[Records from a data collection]
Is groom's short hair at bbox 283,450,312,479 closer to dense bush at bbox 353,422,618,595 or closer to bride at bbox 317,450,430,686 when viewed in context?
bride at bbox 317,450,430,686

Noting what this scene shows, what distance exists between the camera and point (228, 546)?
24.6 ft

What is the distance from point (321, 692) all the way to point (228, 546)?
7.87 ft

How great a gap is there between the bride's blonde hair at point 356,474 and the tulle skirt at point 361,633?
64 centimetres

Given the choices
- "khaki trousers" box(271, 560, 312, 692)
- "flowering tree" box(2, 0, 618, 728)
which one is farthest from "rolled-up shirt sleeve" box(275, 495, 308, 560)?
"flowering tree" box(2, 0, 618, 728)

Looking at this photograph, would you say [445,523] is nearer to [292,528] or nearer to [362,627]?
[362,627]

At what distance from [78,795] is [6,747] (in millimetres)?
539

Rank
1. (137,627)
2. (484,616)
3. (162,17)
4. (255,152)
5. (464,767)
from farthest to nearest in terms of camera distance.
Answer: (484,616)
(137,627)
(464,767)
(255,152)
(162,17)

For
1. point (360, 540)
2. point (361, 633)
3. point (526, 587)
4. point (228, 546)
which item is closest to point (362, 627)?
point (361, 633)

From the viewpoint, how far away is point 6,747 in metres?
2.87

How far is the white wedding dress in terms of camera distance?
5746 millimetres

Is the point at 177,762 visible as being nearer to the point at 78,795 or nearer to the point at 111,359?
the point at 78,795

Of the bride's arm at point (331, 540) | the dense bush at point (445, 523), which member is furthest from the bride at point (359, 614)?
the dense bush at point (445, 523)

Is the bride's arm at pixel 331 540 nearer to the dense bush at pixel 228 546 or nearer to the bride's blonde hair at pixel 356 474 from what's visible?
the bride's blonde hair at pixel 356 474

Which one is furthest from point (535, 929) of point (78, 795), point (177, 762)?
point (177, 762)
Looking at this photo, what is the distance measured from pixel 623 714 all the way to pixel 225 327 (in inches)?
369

### [What this task involves]
Reproduce every line above verbatim, without any changes.

### [Output for this task]
Is groom's short hair at bbox 283,450,312,479 closer to dense bush at bbox 353,422,618,595 or closer to bride at bbox 317,450,430,686 when viewed in context?
bride at bbox 317,450,430,686

Noting what this scene shows, what distance exists between the camera and point (228, 546)?
24.6 ft

What is the distance from point (321, 692) all the way to point (228, 546)?
7.87 ft

How great a gap is there between the bride's blonde hair at point 356,474 and the tulle skirt at point 361,633?
64 centimetres

Given the choices
- "khaki trousers" box(271, 560, 312, 692)
- "flowering tree" box(2, 0, 618, 728)
which one is farthest from "rolled-up shirt sleeve" box(275, 495, 308, 560)?
"flowering tree" box(2, 0, 618, 728)

Looking at this photograph, would you say [445,523] is nearer to [292,528] or nearer to [362,627]?
[362,627]

At what distance from [78,795] is [6,747] (in millimetres)?
539

Rank
1. (137,627)
2. (484,616)
3. (162,17)
4. (255,152)
5. (464,767)
from farthest to nearest in terms of camera distance.
Answer: (484,616)
(137,627)
(464,767)
(255,152)
(162,17)

For
1. point (360, 540)
2. point (361, 633)
3. point (526, 587)
4. point (228, 546)
which item is closest to point (362, 627)?
point (361, 633)

From the viewpoint, how far away is point 6,747 in metres?
2.87

How far is the white wedding dress in terms of camera distance?
5746 millimetres

Is the point at 177,762 visible as being nearer to the point at 78,795 or nearer to the point at 111,359?
the point at 78,795

Of the bride's arm at point (331, 540) | the dense bush at point (445, 523), which member is furthest from the bride at point (359, 614)?
the dense bush at point (445, 523)

Is the bride's arm at pixel 331 540 nearer to the dense bush at pixel 228 546 or nearer to the bride's blonde hair at pixel 356 474 from what's visible?
the bride's blonde hair at pixel 356 474

Which one is furthest from point (535, 929) of point (78, 795), point (177, 762)?
point (177, 762)
Looking at this photo, what is the distance measured from pixel 623 714 all the way to pixel 225 327 (in inches)?
369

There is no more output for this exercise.